On cite trois commerçants du meuble : Lévitan, Ségalot, les Galeries Barbès, le fourreur Brunswick, le couturier Jacques Heim, le fabricant des Bas Dimanche, juifs ou supposés tels, et cela suffit à déduire que toute la branche de l’ameublement, et celle de l’habillement sont aux mains des juifs. Par la même méthode, il est facile de « prouver » que les juifs dominent le spectacle, la presse, la police, les tribunaux, la littérature, l’enseignement, la banque et l’industrie… Puis qu’il y a des juifs dans la plupart des partis, on affirme aussi que « le personnel politique juif est abondant ». Bref : « ils » sont partout, et tout, en France, dépend d’eux.
Seconde technique : le mensonge par omission.
Dans un dossier véritable, on doit exposer le « pour » et le « contre ». Mais si Le Charivari étale complaisamment le « contre », il évite en général de donner le « pour ». Il publie par exemple deux colonnes de « citations antisémites » ; mais il serait naïf de chercher leur réfutation dans les colonnes voisines. Tous les dessins et caricatures reproduits sont antisémites. La prétendue « enquête » qui termine le numéro ne donne la parole qu’à des antisémites, Xavier Vallat en tête : qui d’autre, d’ailleurs, aurait accepté de s’associer à une telle provocation? Et quand un rédacteur, pour donner une apparence d’ « objectivité », croit devoir atténuer ou critiquer une calomnie anti-juive par trop virulente, il le fait si faiblement que l’affirmation défavorable ne s’en trouve nullement contrecarrée.
La troisième technique enfin, consiste dans une sorte de délire d’interprétation que l’on s’efforce de communiquer au lecteur : les juifs – qui sont partout – n’agissent que pour assurer leur domination, chacun d’eux n’est qu’un maillon d’une vaste chaîne qui ligote l’humanité, tout événement du passé comme du présent – notamment la guerre – ne peut s’expliquer que par l’intervention et la volonté des juifs.
La conclusion de tout cela, c’est évidemment, pour Le Charivari, qu’il faut se protéger des juifs, les mettre hors d’état de nuire en les excluant de la communauté nationale : les mêmes causes produisant les mêmes effets, nous aboutissons au « statut des juifs » que Xavier Vallat imposa en 1940 sous la protection des tanks ennemis.
Qu’est-ce que « Le Charivari » ?

Données extraites:
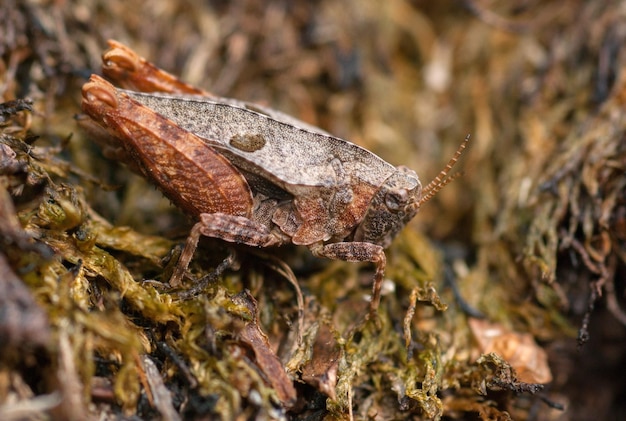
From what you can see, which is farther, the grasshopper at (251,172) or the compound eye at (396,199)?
the compound eye at (396,199)

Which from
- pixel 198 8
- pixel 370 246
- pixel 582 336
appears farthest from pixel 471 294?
pixel 198 8

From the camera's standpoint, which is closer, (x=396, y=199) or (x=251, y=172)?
(x=251, y=172)

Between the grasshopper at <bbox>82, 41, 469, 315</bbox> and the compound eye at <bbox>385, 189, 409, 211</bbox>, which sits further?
the compound eye at <bbox>385, 189, 409, 211</bbox>

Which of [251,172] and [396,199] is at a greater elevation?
[396,199]

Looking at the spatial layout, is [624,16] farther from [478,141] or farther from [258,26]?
[258,26]
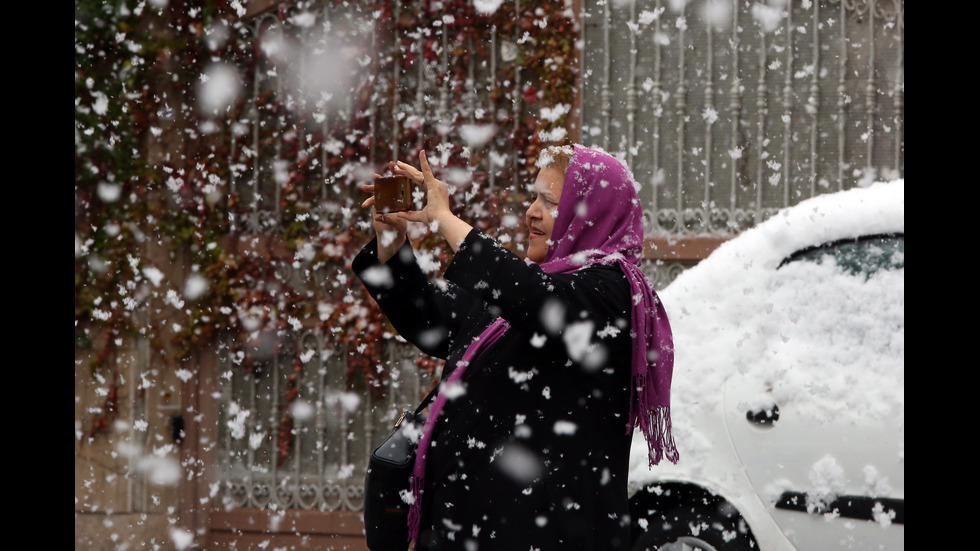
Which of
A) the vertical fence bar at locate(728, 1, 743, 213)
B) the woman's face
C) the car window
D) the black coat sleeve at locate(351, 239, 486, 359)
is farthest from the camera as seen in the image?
the vertical fence bar at locate(728, 1, 743, 213)

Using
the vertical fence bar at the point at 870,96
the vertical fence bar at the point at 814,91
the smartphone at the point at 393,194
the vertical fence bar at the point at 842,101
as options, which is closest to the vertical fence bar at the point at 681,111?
the vertical fence bar at the point at 814,91

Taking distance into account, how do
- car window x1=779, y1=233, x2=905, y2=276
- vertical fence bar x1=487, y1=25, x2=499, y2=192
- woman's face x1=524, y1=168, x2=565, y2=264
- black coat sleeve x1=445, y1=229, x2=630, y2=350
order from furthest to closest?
vertical fence bar x1=487, y1=25, x2=499, y2=192, car window x1=779, y1=233, x2=905, y2=276, woman's face x1=524, y1=168, x2=565, y2=264, black coat sleeve x1=445, y1=229, x2=630, y2=350

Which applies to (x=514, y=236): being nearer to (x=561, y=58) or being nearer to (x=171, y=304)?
(x=561, y=58)

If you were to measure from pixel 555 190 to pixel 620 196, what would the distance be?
16 centimetres

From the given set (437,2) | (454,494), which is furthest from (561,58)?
(454,494)

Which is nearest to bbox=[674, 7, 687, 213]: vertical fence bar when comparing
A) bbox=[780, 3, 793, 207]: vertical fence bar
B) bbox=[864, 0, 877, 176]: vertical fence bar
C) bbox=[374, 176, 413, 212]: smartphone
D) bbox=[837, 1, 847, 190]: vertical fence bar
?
bbox=[780, 3, 793, 207]: vertical fence bar

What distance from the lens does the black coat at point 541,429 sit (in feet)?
7.48

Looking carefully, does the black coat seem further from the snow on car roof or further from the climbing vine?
the climbing vine

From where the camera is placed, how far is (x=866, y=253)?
12.6 ft

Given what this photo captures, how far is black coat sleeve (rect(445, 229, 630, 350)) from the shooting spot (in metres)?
2.22

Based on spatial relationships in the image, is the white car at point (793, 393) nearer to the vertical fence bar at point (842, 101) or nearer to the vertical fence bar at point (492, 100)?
the vertical fence bar at point (842, 101)

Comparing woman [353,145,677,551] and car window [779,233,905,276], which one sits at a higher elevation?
car window [779,233,905,276]

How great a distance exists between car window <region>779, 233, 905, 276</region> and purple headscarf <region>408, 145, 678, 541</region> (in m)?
1.53

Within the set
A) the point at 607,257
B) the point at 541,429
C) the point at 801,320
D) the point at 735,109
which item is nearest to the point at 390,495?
the point at 541,429
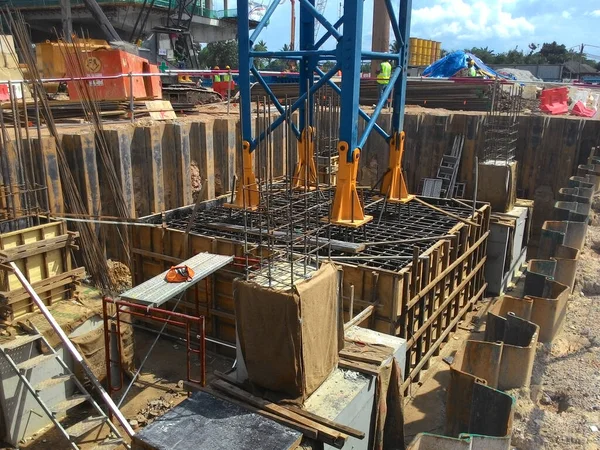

Tâches et exercices:
1 > Répondez à ces questions sur le passage choisi.
(a) Comment le passage nomme-t-il la deuxième technique ?
(b) Selon le passage, qui vient en tête des personnes à qui la prétendue « enquête » donne la parole ?
(c) D'après le passage, en quelle année Xavier Vallat imposa-t-il le « statut des juifs » ?
2 > Traduisez en anglais cette phrase du passage choisi : « Dans un dossier véritable, on doit exposer le « pour » et le « contre ». »
3 > Transcrivez fidèlement le passage choisi, entre « La troisième technique » et « des tanks ennemis. », ces mots compris.

Réponses ci-dessous:
1 >
(a) Le mensonge par omission.
(b) Xavier Vallat.
(c) En 1940.

2 > In a genuine dossier, one must set out the "for" and the "against."

3 >
La troisième technique enfin, consiste dans une sorte de délire d’interprétation que l’on s’efforce de communiquer au lecteur : les juifs – qui sont partout – n’agissent que pour assurer leur domination, chacun d’eux n’est qu’un maillon d’une vaste chaîne qui ligote l’humanité, tout événement du passé comme du présent – notamment la guerre – ne peut s’expliquer que par l’intervention et la volonté des juifs.
La conclusion de tout cela, c’est évidemment, pour Le Charivari, qu’il faut se protéger des juifs, les mettre hors d’état de nuire en les excluant de la communauté nationale : les mêmes causes produisant les mêmes effets, nous aboutissons au « statut des juifs » que Xavier Vallat imposa en 1940 sous la protection des tanks ennemis.